What’s more, I just learned that mulled wine’s greatest fan and advocate was a “notorious baron” from the 15th century named Gilles de Rais. He drank several bottles of mulled wine every day and he insisted that his many victims drink it prior to assaulting them. It all sounds very archaic and sloppy. Mulled wine was at its most popular in the medieval era, where it should remain, along with all the notorious barons.
From the moment it was translated into written culture, mulled wine was described as a crap deal. An original written recipe for mulled wine, from Mrs. Beeton’s Book of Household Management, dated to 1869, undercuts its very premise: “It is very difficult to give the exact proportions of ingredients like sugar and spice, as what quantity might suit one person would be to another quite distasteful.” Perhaps, if we cannot recommend a concrete recipe for a tasteful version of mulled wine, it’s all quite distasteful? Just a modern thought.
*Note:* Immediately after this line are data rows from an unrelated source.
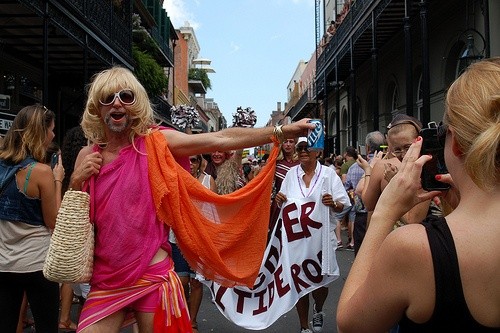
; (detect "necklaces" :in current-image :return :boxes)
[297,165,322,198]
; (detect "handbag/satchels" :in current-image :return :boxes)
[43,144,100,284]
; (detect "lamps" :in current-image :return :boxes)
[458,31,484,67]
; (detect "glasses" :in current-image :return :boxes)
[392,148,409,157]
[97,88,136,105]
[41,106,49,118]
[189,158,197,163]
[296,146,310,153]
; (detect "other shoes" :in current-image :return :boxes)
[337,242,343,248]
[345,244,354,251]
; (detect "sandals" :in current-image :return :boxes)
[23,319,34,329]
[58,320,76,333]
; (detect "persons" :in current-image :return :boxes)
[324,114,460,256]
[169,139,300,333]
[0,105,88,333]
[276,136,351,333]
[67,67,326,333]
[335,59,500,333]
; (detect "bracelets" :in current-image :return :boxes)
[366,175,370,176]
[273,125,284,142]
[54,180,63,184]
[334,201,337,205]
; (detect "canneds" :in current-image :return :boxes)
[307,119,324,152]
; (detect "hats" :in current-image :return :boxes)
[295,137,307,146]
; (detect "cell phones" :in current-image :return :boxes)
[359,145,368,161]
[50,153,58,170]
[418,128,451,190]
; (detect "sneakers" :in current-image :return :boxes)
[312,302,325,332]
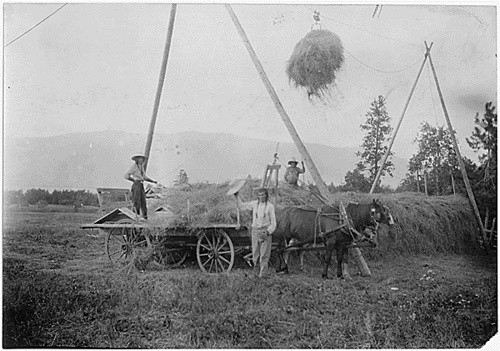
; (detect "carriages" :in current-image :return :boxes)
[82,197,394,278]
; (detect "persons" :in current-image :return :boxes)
[124,154,157,219]
[284,161,305,186]
[233,188,276,278]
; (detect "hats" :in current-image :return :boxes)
[226,180,245,196]
[287,157,299,165]
[130,148,148,160]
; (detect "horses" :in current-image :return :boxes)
[278,199,395,279]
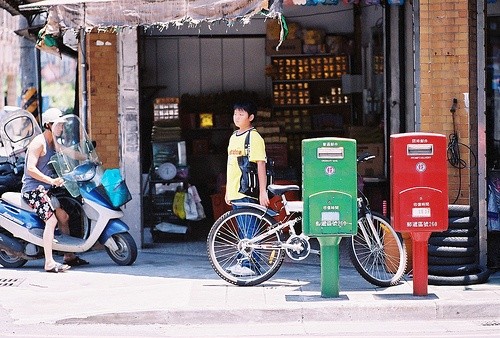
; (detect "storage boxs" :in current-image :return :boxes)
[356,141,385,178]
[333,113,344,129]
[153,142,179,164]
[265,39,302,55]
[302,29,325,45]
[191,136,209,156]
[265,18,301,39]
[320,112,333,130]
[312,114,321,129]
[302,44,326,54]
[153,97,179,122]
[327,36,346,53]
[346,126,384,142]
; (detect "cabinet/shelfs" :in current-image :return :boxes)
[183,125,235,243]
[148,164,190,244]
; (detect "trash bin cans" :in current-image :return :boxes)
[382,223,413,273]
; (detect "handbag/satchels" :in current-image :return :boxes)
[237,129,275,200]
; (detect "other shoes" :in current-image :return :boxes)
[231,266,256,276]
[226,264,242,273]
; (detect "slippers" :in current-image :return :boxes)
[63,256,89,265]
[46,262,71,272]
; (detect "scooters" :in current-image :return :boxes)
[0,106,43,197]
[0,113,138,269]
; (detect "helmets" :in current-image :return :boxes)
[42,108,68,126]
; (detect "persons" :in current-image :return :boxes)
[224,101,270,277]
[21,107,101,273]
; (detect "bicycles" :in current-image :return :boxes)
[206,184,409,287]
Another common hot booze staple was also built to fail — the Irish coffee, which I believe is the PSL of hot alcohol. A chef on board a Pan Am Flying Boat invented Irish coffees to distract a group of miserable, cold Americans. Of course, Irish coffee was invented on a flying boat. Like a Pan Am’s seaworthy airplane, Irish coffee is trying to do two things at once (buzz you up, turn you down) and really makes some sacrifices in order to accomplish both. It was a good idea, but it just didn’t work out, not like the perfect hot whiskey, the most golden of the drinks, therapeutic and celebratory, the natural multitasker, your winter ally of the first order.